##### Document section #####

Exxon Mobil Corp. found no need to issue warnings about MTBE to customers, a former employee testified in the New Hampshire trial over whether the company is liable for contaminating water with the gasoline additive.
The Irving, Texas-based oil company is trying to convince a jury that federal law required the use of the additive, methyl tertiary butyl ether, and that it didn’t harm anyone in New Hampshire. The company began presenting its case March 4 in Concord in a trial that started Jan. 14.
Victor Dugan, who retired last year from Exxon, testified March 5 that the additive was extensively researched before being added to fuel in 1985 to reduce air pollution, and that its benefits outweighed the risks. Gasoline dealers and distributors were given adequate warnings about the hazards of gasoline and how to deal with leaks, he said.
Cross-examining Dugan yesterday, Jessica Grant, a lawyer for the state, asked why the company hadn’t released specific warnings about MTBE. She also asked about the decision to use the additive nationwide after testing it in selected markets.
“We followed it cradle to grave and found that it did not pose a risk,” Dugan said. “It was leaking underground storage tanks that posed the risk.”
“There is simply no MTBE crisis,” Charles Engelmann, a company spokesman, said by e-mail. “MTBE hasn’t been used in the state since 2005, and there is not a single personal injury being claimed in this lawsuit.”

#####

▸ Apply what you read
a) Summarize the article on the Exxon MTBE trial in two sentences.
b) According to the article on the Exxon MTBE trial, in what year was MTBE added to fuel?
c) Extend the article on the Exxon MTBE trial, beginning right after its final sentence.

##### Exercise data #####

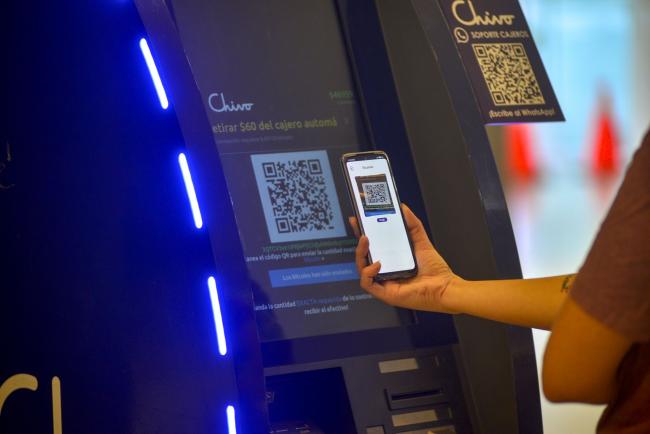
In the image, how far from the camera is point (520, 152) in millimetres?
6414

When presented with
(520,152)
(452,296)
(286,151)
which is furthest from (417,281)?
(520,152)

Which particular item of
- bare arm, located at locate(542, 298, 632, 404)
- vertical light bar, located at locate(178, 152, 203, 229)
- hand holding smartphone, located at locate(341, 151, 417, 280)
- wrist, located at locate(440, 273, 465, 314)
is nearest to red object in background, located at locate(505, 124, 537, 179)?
hand holding smartphone, located at locate(341, 151, 417, 280)

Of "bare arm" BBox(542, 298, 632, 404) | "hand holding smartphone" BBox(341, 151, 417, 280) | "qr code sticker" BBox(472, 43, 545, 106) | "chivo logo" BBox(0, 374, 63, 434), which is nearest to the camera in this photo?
"bare arm" BBox(542, 298, 632, 404)

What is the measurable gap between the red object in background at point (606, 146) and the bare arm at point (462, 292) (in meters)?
5.03

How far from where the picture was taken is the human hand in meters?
1.74

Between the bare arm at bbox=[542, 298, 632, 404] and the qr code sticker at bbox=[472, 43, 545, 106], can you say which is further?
the qr code sticker at bbox=[472, 43, 545, 106]

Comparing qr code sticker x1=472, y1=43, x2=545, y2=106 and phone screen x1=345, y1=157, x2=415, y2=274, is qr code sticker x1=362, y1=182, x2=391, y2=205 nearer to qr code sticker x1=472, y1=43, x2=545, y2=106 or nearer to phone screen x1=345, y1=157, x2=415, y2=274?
phone screen x1=345, y1=157, x2=415, y2=274

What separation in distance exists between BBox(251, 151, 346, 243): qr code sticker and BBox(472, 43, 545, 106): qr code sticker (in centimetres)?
38

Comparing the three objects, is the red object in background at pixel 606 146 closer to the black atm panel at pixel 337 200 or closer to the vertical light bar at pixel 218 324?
the black atm panel at pixel 337 200

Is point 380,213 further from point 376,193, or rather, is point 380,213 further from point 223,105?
point 223,105

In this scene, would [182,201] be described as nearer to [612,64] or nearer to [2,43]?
[2,43]

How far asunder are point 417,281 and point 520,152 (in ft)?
15.7

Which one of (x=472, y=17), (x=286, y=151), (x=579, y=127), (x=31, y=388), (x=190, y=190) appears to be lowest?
(x=31, y=388)

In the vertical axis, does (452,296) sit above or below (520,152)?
below
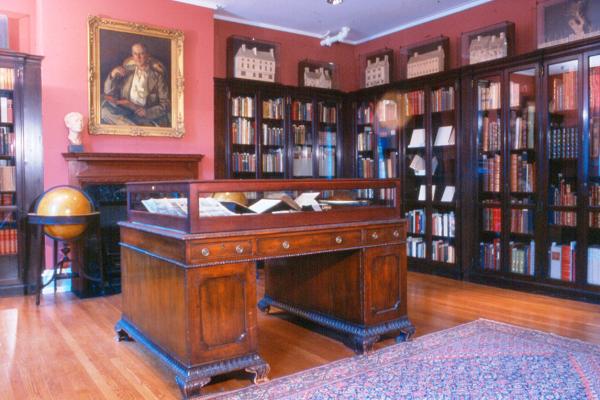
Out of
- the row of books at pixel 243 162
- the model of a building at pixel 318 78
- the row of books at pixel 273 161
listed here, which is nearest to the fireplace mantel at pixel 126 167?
the row of books at pixel 243 162

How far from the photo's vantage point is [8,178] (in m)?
Result: 5.15

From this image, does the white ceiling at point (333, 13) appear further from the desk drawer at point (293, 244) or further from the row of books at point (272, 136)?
the desk drawer at point (293, 244)

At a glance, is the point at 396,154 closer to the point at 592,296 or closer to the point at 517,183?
the point at 517,183

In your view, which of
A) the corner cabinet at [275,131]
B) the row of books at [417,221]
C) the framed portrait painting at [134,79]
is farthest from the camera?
the corner cabinet at [275,131]

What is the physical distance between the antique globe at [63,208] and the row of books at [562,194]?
4.55 m

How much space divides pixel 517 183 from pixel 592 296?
1302 mm

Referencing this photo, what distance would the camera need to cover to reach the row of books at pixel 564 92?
4.84 metres

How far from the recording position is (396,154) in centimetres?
663

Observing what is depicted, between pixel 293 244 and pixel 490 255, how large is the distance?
131 inches

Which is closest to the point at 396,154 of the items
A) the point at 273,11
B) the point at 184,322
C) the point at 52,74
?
the point at 273,11

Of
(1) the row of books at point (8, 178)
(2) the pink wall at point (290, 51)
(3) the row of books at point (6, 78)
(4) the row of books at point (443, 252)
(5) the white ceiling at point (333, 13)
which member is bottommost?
(4) the row of books at point (443, 252)

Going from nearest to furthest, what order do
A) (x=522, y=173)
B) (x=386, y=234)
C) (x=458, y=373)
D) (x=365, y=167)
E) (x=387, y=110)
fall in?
1. (x=458, y=373)
2. (x=386, y=234)
3. (x=522, y=173)
4. (x=387, y=110)
5. (x=365, y=167)

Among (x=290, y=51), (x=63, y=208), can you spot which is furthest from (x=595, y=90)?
(x=63, y=208)

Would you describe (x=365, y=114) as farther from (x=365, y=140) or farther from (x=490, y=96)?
(x=490, y=96)
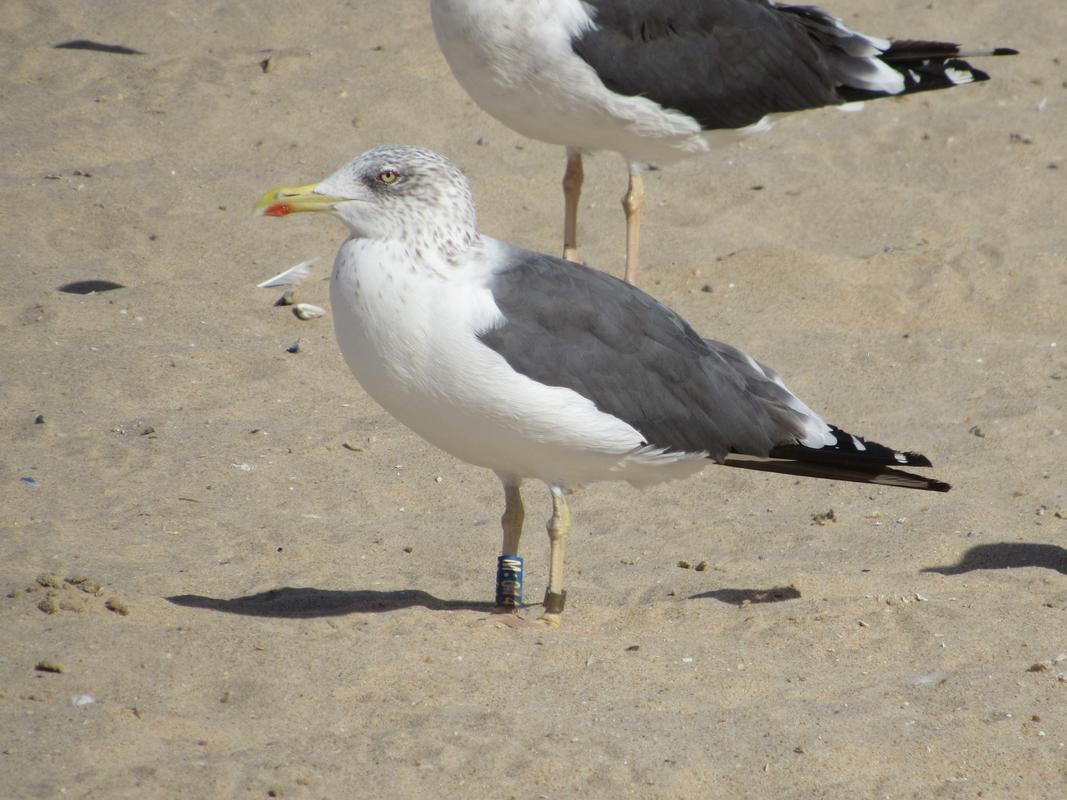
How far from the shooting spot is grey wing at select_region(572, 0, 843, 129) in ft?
21.9

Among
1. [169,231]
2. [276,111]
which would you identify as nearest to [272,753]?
[169,231]

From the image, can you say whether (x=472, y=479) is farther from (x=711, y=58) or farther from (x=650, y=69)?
(x=711, y=58)

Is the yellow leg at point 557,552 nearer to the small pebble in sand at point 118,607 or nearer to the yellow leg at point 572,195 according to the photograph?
the small pebble in sand at point 118,607

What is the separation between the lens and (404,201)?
4.31 m

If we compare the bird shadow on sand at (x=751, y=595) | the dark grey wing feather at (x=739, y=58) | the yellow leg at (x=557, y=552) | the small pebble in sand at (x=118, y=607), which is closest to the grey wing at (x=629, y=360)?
the yellow leg at (x=557, y=552)

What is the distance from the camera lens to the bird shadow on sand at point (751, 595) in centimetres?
490

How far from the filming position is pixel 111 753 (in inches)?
143

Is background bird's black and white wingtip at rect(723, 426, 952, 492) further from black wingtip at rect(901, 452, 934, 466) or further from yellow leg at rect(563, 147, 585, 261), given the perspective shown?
yellow leg at rect(563, 147, 585, 261)

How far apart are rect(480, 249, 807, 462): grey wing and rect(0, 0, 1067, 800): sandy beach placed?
2.01 feet

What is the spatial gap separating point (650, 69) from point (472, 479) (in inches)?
84.1

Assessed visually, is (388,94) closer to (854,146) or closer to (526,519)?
(854,146)

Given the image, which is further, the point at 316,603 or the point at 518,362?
the point at 316,603

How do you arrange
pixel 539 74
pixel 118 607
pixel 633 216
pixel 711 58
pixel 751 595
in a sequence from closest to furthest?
pixel 118 607, pixel 751 595, pixel 539 74, pixel 711 58, pixel 633 216

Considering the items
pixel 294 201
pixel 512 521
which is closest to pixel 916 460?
pixel 512 521
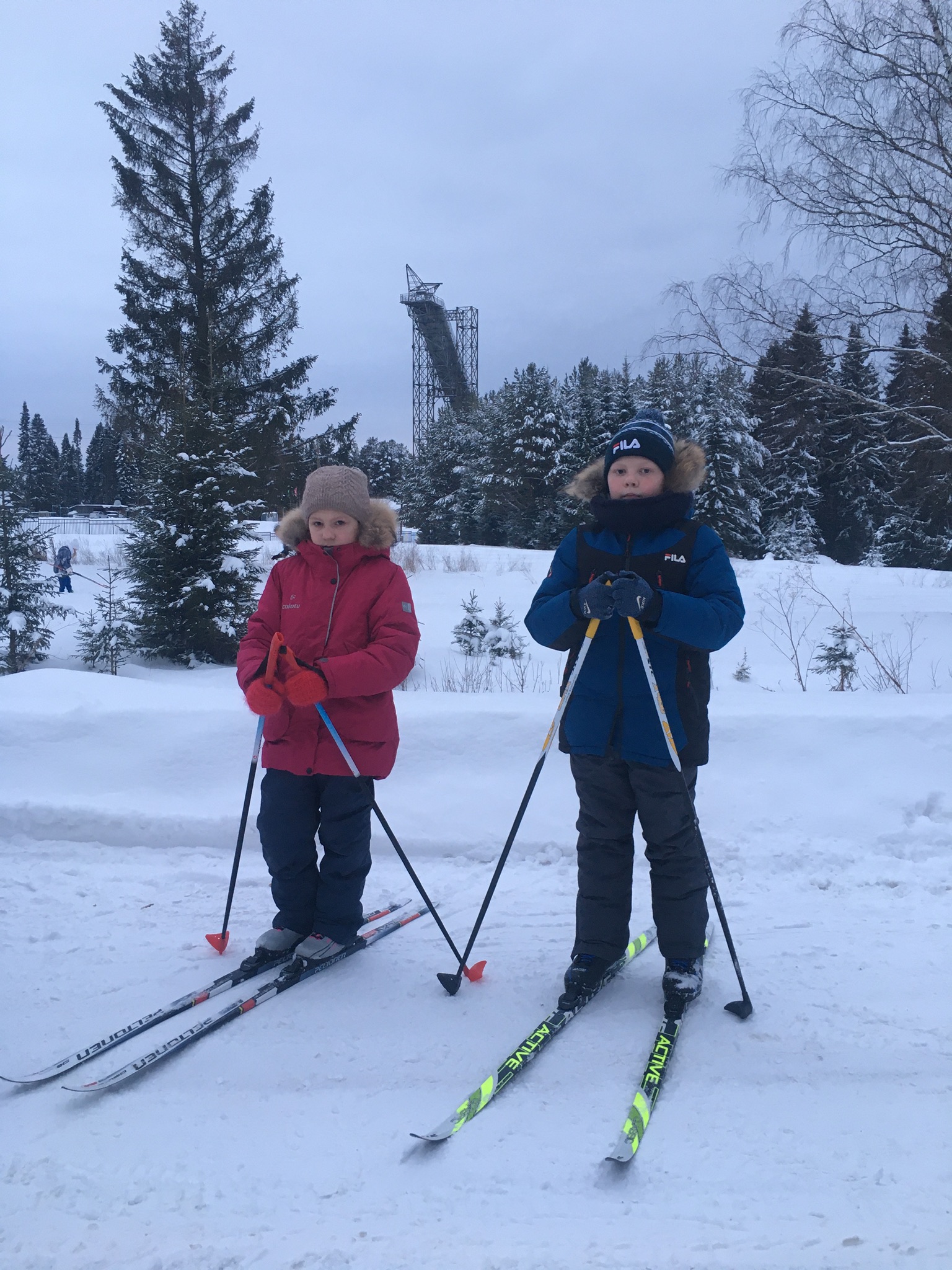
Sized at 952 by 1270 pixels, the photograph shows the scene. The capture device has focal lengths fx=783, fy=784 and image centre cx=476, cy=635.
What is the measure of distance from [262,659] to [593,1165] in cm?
188

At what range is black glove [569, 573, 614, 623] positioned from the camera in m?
2.48

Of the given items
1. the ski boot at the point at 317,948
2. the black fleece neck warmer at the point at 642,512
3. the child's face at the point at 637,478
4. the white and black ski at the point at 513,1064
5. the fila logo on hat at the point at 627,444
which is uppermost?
the fila logo on hat at the point at 627,444

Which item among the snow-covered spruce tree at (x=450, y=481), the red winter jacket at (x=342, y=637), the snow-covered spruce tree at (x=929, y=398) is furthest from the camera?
the snow-covered spruce tree at (x=450, y=481)

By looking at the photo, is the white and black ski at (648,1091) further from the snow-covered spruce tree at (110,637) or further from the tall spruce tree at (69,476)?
the tall spruce tree at (69,476)

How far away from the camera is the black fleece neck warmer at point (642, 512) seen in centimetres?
265

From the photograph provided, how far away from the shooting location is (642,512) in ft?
8.73

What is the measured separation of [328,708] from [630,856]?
1219mm

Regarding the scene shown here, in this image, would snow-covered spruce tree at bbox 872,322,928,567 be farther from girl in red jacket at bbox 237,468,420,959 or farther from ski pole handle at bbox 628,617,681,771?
girl in red jacket at bbox 237,468,420,959

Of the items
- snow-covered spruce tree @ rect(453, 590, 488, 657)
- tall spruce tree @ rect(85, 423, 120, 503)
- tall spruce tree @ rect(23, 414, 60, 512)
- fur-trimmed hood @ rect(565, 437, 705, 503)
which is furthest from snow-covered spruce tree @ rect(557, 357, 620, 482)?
tall spruce tree @ rect(85, 423, 120, 503)

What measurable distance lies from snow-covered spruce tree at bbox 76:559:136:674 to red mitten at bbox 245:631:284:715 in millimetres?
6387

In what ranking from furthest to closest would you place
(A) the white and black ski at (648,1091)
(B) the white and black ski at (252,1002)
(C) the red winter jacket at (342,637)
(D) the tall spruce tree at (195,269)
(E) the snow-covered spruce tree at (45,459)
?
(E) the snow-covered spruce tree at (45,459) → (D) the tall spruce tree at (195,269) → (C) the red winter jacket at (342,637) → (B) the white and black ski at (252,1002) → (A) the white and black ski at (648,1091)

#####

▸ Results
a) In a New Hampshire trial over whether Exxon Mobil is liable for contaminating water with the gasoline additive MTBE, a former employee, Victor Dugan, testified that the company saw no need to warn customers specifically about MTBE, which had been extensively researched and whose benefits outweighed its risks. Under cross-examination by state lawyer Jessica Grant, Dugan said the risk came from leaking underground storage tanks, and a company spokesman said there is no MTBE crisis.

b) 1985

c)
The state seeks damages from Exxon Mobil based on its share of gasoline sales in New Hampshire during the period covered by the lawsuit. An economist testified for the state that it was about 30 percent. Based on an estimated cost of $818 million to test, monitor and clean up wells, New Hampshire might be seeking at least $245 million from the company.
Exxon Mobil (XOM) challenged the estimate, saying refinery data would have shown a market share as low as 6.9 percent.
In Maryland last week a court of appeals reversed two jury verdicts against Exxon Mobil in MTBE cases in which plaintiffs won $1.65 billion on claims of financial and property damage from an underground leak in 2006 that released MTBE into the water. The appeals court said Exxon Mobil hadn’t made fraudulent statements and the plaintiffs failed to show physical harm.
Exxon Mobil is the sole defendant on trial in New Hampshire since Citgo Petroleum Corp., the Houston-based unit of Petroleos de Venezuela SA, the country’s state-owned oil company, agreed last month to a $16 million settlement.
New Hampshire’s suit is one of scores of cases involving MTBE filed since 2000 against refiners, fuel distributors and chemical makers. Other cases were consolidated in federal court in New York for pretrial evidence-gathering and motions.
A federal jury in 2009 ordered Exxon Mobil to pay New York City $104.7 million after finding it liable for polluting wells in the city. The company has appealed.
The company argues that in adding MTBE to gasoline it was complying with federal regulations, which pre-empt state law. The additive was used to make gasoline burn more thoroughly to reduce air pollution, as required under the 1990 Clean Air Act.
Studies by the American Petroleum Institute were cited in court showing that at mid-to-high levels of ingestion or inhalation, MTBE elevated the risk of brain tumors, liver cancer, blood cancer and kidney cancer in mice and rats.
Exxon Mobil said there has been no evidence that MTBE causes illness in humans.
MTBE is highly soluble in water and can be carried great distances from the source of leaks. It leaked from gas stations, vehicle junkyards, underground storage tanks and pipe fittings, the state said.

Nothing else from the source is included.